What Bruce Rioch did for Arsenal – looking back 20 years on from his arrival

The hard-nosed Scot gets a bad rep for his ill-fated season at Highbury, but Jon Spurling says plenty of good was done too...

Twenty years ago, Bruce Rioch was unveiled as Arsenal's new boss having guided Bolton to successive promotions. His one-year tenure is hardly remembered fondly, punctuated by bust-ups with senior pros including Ian Wright, and a frosty relationship with vice chairman David Dein. Thus, the former Bolton manager has been virtually airbrushed from Gunners history.

Rioch was dismissed as a dour "interregnum" boss who simply kept the seat warm for Arsene Wenger, but here are five reasons why Arsenal fans and Wenger should be grateful to the straight-laced Scot...

1) He bedded in Dennis Bergkamp

It was (then) Monaco manager Wenger who recommended to buddy David Dein that the Inter Milan forward would be the signing to usher in a new era at Highbury, but Rioch helped ease the brilliant Dutchman into the hurly-burly of the Premier League during the 1995/96 campaign.

Bergkamp freely admitted that his confidence had taken a hefty knock during his troubled two-year stay in Italy, and although glimpses of skill were evident in his early Arsenal matches, it wasn’t until game six that he scored his first Gunners goals against Southampton.

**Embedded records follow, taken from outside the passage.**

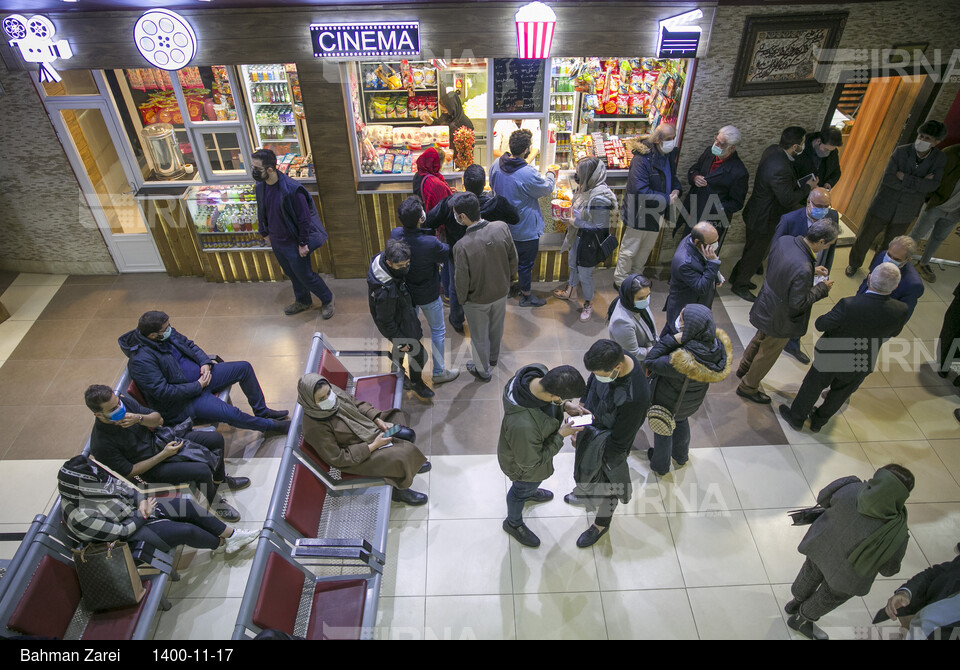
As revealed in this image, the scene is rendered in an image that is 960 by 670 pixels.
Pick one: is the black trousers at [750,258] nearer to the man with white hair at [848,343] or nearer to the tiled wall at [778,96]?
the tiled wall at [778,96]

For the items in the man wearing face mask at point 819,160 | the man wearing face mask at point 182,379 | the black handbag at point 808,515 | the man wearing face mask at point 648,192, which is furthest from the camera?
the man wearing face mask at point 819,160

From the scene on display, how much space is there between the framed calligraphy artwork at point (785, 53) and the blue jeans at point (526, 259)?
2614mm

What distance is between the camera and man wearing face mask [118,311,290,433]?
4.58m

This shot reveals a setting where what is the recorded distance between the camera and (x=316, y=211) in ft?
20.8

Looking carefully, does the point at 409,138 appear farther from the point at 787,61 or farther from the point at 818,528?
the point at 818,528

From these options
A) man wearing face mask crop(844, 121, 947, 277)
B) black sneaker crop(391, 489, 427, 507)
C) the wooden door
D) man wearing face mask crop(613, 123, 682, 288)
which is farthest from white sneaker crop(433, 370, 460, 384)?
the wooden door

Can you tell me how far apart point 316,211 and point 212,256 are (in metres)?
1.66

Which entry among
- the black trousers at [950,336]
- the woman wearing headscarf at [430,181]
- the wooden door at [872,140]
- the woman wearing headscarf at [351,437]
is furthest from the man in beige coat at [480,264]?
the wooden door at [872,140]

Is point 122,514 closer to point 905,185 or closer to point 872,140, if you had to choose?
point 905,185

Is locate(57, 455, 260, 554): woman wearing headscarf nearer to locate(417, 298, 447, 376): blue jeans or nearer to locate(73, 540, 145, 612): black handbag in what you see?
locate(73, 540, 145, 612): black handbag

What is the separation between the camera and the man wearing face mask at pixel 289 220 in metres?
5.90

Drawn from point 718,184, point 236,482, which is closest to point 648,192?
point 718,184

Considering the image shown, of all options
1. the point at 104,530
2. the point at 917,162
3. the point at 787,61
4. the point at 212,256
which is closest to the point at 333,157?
the point at 212,256

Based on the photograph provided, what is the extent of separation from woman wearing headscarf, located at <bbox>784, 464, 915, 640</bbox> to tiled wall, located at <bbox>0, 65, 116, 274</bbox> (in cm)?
785
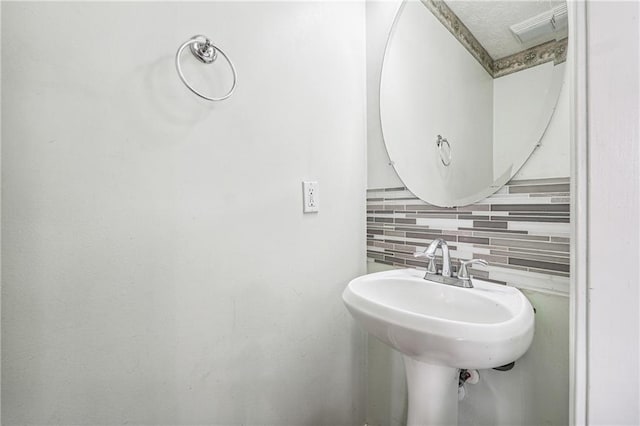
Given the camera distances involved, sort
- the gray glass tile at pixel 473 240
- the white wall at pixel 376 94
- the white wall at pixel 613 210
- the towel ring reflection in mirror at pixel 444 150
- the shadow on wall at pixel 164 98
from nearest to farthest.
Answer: the white wall at pixel 613 210 → the shadow on wall at pixel 164 98 → the gray glass tile at pixel 473 240 → the towel ring reflection in mirror at pixel 444 150 → the white wall at pixel 376 94

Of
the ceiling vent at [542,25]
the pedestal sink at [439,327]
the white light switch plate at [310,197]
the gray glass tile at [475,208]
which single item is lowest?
the pedestal sink at [439,327]

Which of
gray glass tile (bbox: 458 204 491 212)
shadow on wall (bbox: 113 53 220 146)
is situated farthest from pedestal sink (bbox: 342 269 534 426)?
shadow on wall (bbox: 113 53 220 146)

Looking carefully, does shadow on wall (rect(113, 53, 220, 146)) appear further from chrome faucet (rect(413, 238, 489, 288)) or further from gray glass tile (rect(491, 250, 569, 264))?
gray glass tile (rect(491, 250, 569, 264))

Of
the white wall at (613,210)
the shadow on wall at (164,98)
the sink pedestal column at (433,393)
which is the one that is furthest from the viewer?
the sink pedestal column at (433,393)

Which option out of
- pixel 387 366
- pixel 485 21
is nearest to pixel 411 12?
pixel 485 21

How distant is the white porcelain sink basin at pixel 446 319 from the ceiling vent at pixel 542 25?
30.0 inches

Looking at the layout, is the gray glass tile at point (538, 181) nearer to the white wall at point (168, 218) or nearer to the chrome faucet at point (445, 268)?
the chrome faucet at point (445, 268)

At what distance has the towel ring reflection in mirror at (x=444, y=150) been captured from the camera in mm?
1019

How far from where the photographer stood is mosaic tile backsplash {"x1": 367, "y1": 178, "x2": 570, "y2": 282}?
2.51ft

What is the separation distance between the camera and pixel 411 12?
109cm

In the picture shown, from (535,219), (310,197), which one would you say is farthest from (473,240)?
(310,197)

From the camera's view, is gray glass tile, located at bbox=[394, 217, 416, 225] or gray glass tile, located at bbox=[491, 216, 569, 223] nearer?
gray glass tile, located at bbox=[491, 216, 569, 223]

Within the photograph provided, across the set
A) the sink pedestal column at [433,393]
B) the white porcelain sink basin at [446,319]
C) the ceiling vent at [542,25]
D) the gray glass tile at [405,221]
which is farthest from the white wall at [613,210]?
the gray glass tile at [405,221]

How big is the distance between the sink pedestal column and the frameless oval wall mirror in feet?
1.78
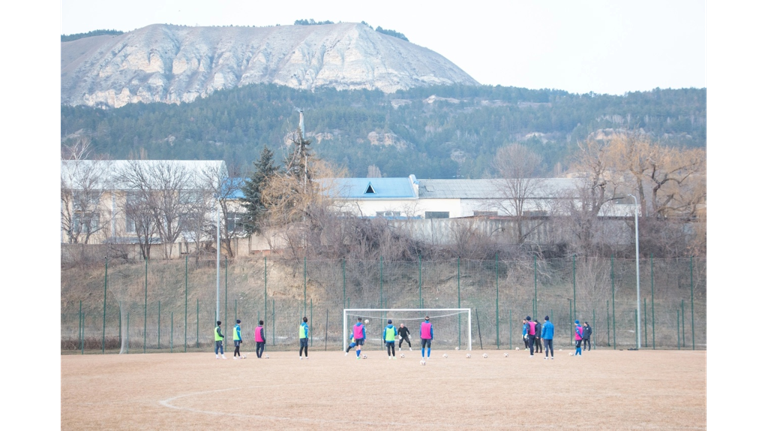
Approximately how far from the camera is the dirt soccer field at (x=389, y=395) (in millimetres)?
12766

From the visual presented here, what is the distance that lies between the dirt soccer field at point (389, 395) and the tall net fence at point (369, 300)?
12103 millimetres

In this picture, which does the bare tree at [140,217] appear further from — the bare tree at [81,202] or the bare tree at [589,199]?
the bare tree at [589,199]

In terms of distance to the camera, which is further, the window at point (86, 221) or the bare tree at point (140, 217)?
the window at point (86, 221)

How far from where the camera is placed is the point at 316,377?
21.3m

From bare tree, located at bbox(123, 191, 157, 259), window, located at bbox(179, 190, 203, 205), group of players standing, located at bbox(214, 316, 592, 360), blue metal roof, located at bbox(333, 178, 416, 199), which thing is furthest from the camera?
blue metal roof, located at bbox(333, 178, 416, 199)

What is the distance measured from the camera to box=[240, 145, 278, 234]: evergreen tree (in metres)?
54.2

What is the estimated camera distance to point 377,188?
7456cm

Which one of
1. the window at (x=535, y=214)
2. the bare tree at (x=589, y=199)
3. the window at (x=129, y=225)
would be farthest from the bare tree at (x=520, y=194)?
the window at (x=129, y=225)

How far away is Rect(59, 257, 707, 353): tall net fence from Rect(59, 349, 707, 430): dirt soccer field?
12103 millimetres

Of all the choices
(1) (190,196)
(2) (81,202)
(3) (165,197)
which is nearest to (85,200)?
(2) (81,202)

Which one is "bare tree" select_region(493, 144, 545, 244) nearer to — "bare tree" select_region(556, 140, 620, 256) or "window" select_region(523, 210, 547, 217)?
"window" select_region(523, 210, 547, 217)

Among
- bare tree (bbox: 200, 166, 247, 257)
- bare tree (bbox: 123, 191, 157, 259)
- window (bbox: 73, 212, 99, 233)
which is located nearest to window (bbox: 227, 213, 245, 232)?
bare tree (bbox: 200, 166, 247, 257)

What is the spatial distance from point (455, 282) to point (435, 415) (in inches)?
1316

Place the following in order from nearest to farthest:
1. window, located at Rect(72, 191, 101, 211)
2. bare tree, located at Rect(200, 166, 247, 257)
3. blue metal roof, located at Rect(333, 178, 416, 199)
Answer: bare tree, located at Rect(200, 166, 247, 257) → window, located at Rect(72, 191, 101, 211) → blue metal roof, located at Rect(333, 178, 416, 199)
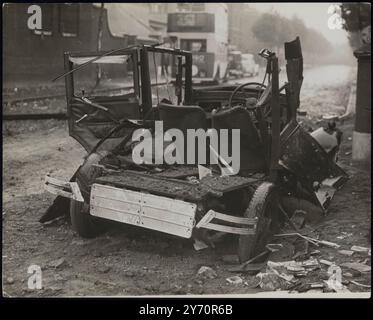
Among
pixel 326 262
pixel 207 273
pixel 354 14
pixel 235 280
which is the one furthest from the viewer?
pixel 354 14

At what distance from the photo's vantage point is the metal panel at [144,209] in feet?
12.6

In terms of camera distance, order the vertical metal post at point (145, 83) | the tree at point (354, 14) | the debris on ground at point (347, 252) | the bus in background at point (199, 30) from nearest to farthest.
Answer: the debris on ground at point (347, 252), the vertical metal post at point (145, 83), the tree at point (354, 14), the bus in background at point (199, 30)

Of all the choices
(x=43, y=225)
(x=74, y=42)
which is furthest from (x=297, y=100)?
(x=74, y=42)

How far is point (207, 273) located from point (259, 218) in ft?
2.20

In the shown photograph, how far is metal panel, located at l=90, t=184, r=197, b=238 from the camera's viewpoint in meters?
3.85

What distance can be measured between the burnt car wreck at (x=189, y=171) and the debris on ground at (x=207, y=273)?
31 cm

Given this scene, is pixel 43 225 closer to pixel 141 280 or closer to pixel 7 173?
pixel 141 280

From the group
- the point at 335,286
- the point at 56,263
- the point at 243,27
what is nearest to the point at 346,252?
the point at 335,286

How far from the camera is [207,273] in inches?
159

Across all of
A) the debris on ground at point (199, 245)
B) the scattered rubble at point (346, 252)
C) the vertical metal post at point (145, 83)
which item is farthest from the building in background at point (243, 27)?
the debris on ground at point (199, 245)

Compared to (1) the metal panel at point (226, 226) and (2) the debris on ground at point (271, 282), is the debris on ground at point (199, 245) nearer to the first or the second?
(1) the metal panel at point (226, 226)

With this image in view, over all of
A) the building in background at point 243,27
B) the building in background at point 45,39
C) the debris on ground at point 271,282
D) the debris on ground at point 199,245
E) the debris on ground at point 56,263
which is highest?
the building in background at point 243,27

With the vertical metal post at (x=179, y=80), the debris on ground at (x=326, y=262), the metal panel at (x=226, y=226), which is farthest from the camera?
the vertical metal post at (x=179, y=80)

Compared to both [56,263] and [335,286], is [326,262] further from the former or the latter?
[56,263]
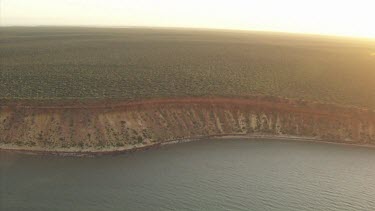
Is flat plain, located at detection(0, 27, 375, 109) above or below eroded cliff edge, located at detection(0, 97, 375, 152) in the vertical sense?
above

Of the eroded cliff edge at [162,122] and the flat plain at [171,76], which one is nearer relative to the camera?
the eroded cliff edge at [162,122]

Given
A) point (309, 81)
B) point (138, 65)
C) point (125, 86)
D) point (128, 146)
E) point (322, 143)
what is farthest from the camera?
point (138, 65)

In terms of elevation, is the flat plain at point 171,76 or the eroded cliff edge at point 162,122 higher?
the flat plain at point 171,76

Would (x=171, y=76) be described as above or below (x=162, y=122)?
above

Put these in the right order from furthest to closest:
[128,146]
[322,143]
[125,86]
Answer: [125,86], [322,143], [128,146]

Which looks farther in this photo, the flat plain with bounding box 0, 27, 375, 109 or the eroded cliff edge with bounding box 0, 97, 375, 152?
the flat plain with bounding box 0, 27, 375, 109

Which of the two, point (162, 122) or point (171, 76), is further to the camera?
point (171, 76)

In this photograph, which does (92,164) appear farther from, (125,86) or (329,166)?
(329,166)

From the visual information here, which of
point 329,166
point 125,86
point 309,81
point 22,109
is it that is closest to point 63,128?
point 22,109
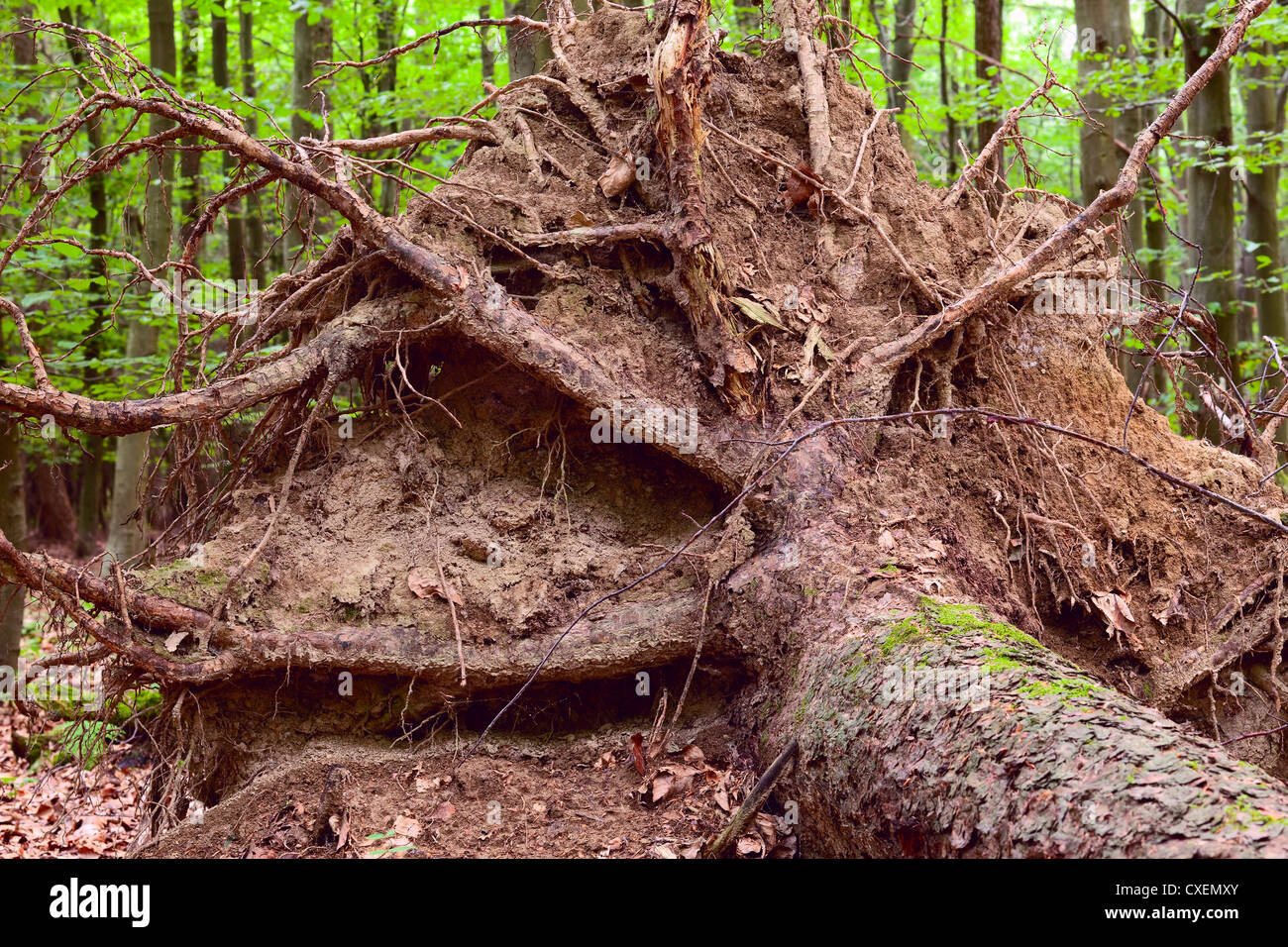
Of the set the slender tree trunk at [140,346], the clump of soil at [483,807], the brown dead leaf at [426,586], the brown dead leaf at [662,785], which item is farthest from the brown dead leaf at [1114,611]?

Bruce nursed, cajoled, and eased me into what was a different style of football

- Dennis Bergkamp

Although Rioch later insisted that “Dennis would have found his feet eventually whoever the manager was,” Bergkamp remains eternally grateful to the man who “nursed, cajoled, and eased me into what was a different style of football, and made my family feel so welcome in England. He talked me through the different approach needed to be successful in England.”

"Cheers for giving me something to be remembered by Den..."

The combined £12 million that Arsenal shelled out on Bergkamp and David Platt represented proof that the club were finally ready to loosen the purse strings and throw off the defensive, blue collar approach which had blighted the latter years of George Graham's regime.

Bergkamp acted as a magnet for other foreign signings over the next few years, including Patrick Vieira and fellow Dutchman Marc Overmars. When Wenger arrived in September 1996, two months after Rioch’s departure, Arsenal were ready to go truly multicultural and Bergkamp, who’d put his Italian nightmare behind him with Rioch’s help, was the first piece of the jigsaw.